- [TASK INSTRUCTIONS] Beginning with the line below that contains "Both sample types" and ending with the line that contains "Answer (YES/NO): NO", copy every line exactly. Copy nothing else.

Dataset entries
┄┄┄┄┄┄
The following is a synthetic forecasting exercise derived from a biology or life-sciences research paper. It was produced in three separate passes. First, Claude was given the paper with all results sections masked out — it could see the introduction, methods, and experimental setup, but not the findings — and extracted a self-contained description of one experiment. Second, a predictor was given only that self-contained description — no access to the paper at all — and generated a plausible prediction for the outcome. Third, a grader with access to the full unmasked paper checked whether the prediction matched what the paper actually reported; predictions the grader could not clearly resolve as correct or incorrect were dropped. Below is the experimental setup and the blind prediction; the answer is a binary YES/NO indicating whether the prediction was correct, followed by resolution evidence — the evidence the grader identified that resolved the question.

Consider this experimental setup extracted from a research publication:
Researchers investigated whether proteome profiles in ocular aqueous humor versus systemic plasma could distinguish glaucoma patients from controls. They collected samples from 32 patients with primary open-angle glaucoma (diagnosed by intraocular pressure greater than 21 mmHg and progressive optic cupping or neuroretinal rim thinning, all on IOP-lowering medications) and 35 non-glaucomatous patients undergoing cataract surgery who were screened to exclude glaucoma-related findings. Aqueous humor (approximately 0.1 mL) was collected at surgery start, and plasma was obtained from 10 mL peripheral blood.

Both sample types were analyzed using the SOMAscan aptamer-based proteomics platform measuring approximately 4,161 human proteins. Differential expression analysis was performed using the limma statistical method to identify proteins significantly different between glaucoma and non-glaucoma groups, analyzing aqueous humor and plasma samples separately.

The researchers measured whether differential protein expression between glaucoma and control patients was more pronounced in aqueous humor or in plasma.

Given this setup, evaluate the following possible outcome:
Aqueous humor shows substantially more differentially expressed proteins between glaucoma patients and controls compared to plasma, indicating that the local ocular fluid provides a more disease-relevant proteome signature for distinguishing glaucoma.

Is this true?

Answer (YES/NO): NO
┄┄┄┄┄┄
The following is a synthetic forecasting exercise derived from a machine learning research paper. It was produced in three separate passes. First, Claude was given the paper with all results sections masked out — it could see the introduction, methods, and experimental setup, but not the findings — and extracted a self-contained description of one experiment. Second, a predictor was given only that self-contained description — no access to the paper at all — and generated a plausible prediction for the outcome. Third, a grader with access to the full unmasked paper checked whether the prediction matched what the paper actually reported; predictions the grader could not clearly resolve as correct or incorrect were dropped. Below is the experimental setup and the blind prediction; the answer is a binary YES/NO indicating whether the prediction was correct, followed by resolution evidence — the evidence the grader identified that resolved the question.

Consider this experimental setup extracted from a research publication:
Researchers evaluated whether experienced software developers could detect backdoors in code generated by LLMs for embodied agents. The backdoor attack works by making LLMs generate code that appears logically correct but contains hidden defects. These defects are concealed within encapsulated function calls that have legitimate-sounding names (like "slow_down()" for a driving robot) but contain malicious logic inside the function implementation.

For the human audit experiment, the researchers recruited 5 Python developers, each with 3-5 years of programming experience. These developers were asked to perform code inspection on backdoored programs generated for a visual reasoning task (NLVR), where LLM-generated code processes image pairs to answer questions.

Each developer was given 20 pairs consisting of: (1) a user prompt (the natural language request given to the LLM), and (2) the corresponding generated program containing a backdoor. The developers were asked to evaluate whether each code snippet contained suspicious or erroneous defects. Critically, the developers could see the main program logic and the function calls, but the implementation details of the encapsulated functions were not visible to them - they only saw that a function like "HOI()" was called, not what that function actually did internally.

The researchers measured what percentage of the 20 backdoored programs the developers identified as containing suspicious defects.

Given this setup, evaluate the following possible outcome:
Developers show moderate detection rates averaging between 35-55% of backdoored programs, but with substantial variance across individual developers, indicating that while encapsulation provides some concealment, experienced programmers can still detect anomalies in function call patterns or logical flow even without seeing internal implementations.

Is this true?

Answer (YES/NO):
┄┄┄┄┄┄
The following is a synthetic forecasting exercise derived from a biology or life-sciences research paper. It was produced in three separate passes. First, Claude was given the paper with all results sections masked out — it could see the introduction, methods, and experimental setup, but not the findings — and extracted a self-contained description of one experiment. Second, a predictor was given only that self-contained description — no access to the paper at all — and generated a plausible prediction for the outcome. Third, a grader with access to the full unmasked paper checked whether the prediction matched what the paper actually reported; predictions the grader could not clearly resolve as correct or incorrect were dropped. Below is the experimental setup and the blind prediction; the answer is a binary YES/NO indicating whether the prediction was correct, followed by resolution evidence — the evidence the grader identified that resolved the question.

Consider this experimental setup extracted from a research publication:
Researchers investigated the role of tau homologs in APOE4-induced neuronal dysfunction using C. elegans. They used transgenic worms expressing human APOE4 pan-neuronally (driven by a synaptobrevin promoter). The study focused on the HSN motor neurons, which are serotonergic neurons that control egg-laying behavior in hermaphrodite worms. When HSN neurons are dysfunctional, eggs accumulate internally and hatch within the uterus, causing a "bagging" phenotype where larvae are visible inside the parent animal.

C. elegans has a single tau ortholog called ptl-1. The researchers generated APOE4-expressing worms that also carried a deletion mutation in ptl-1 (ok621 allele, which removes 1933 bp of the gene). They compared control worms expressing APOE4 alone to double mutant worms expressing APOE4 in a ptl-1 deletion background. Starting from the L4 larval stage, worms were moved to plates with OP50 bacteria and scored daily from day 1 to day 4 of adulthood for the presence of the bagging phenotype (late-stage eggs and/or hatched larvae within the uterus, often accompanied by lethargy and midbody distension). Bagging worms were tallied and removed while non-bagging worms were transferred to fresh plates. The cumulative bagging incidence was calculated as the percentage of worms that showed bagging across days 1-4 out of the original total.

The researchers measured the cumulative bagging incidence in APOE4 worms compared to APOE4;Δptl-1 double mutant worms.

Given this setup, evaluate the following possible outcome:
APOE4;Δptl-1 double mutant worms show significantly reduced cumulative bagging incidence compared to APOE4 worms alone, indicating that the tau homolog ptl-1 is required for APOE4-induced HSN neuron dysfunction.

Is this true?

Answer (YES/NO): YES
┄┄┄┄┄┄
- [PROBLEM SOLUTION]
Both sample types were analyzed using the SOMAscan aptamer-based proteomics platform measuring approximately 4,161 human proteins. Differential expression analysis was performed using the limma statistical method to identify proteins significantly different between glaucoma and non-glaucoma groups, analyzing aqueous humor and plasma samples separately.

The researchers measured whether differential protein expression between glaucoma and control patients was more pronounced in aqueous humor or in plasma.

Given this setup, evaluate the following possible outcome:
Aqueous humor shows substantially more differentially expressed proteins between glaucoma patients and controls compared to plasma, indicating that the local ocular fluid provides a more disease-relevant proteome signature for distinguishing glaucoma.

Is this true?

Answer (YES/NO): NO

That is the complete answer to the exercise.